▶ Assignment 1: Decide whether each statement agrees with the ritual magic post, answering yes or no and quoting the words that settle it. (a) In WR&M, participants in a ritual no longer owe the mana cost of the spell. (b) A Divine spellcaster channels magical energy through faith in a supernatural force. (c) The minimum time for a 2nd circle ritual is 5 minutes.
▶ Assignment 2:
Answer these questions from the ritual magic post.
(a) Into what larger spell could a one-person Teleport spell be transformed?
(b) By how much is the difficulty level reduced when a ritual is done in the minimum time?
(c) What 4th Circle spell does the writer propose?
▶ Assignment 3: According to the ritual magic post, why do participants take part in a ritual under WR&M?

Moral and Ethical Ambiguity, Part 4 of 4 – Conclusions
So from the first three parts of this series (part 1, part 2, part 3),…
With a Divine spellcaster, the magical energy used to achieve an effect is channeled through the caster’s faith in a supernatural force. This force can be as straightforward as believing in a deity or more open-ended or philosophical such as the belief in a cosmic consciousness, the spirits of nature, or the ghosts of ancestors past. And though the end result of casting may be the same as a wizard, many Divine casters use personal rituals.
When we were working on Moebius Adventures we always loved the concepts behind ritual magic. These are the bigger spells that could only be done with larger amounts of casters, magical energy, components, or skill to gain bigger effects. For instance, a one-person Teleport spell could be transformed into a much larger Gateway to move additional people or equipment.
Rituals are broadly defined in WR&M as a way for participants to “pool their mana” to meet the DL requirements for higher circle spells that might be otherwise out of reach. Partcipants are still beholden to the mana cost for the spell and any spell enhancements, but the difficulty level is reduced by 1 if it’s done in the minimum time (1 minute for 1st circle, 5 minutes for 2nd circle, etc.).
Ultimately my question is this… Though this application of ritual magic is good – shouldn’t it be able to do more than that? Or am I looking at this the wrong way? Should it work more like there’s a 4th Circle spell – Mass Last Rites – with bigger bang that should only be performed by mighty powerful priests or a group of priests on the same mission?
For Divine magic, I’m thinking about rituals like:
It gets more interesting when you look at how the effects are applied and how they stack if they’re done with friends.
For instance, let’s say a priest is delivering Last Rites to a dead or dying person. Perhaps this ritual helps their soul get to the afterlife. Perhaps it blocks them from rising as the walking dead. Perhaps it is nothing more than a way to make their family and friends left behind feel better.

▶ Information shown:

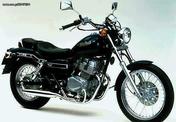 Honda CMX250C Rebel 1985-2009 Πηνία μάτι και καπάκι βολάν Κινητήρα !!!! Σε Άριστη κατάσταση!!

▶ Task solution 1:
(a) No: "still beholden to the mana cost for the spell and any spell enhancements"
(b) Yes: "channeled through the caster’s faith in a supernatural force"
(c) Yes: "5 minutes for 2nd circle"

▶ Task solution 2:
(a) A Gateway
(b) By 1
(c) Mass Last Rites

▶ Task solution 3: Participants join a ritual so that they can "pool their mana." Pooling lets them meet the DL requirements for higher circle spells. Those spells might otherwise be out of reach.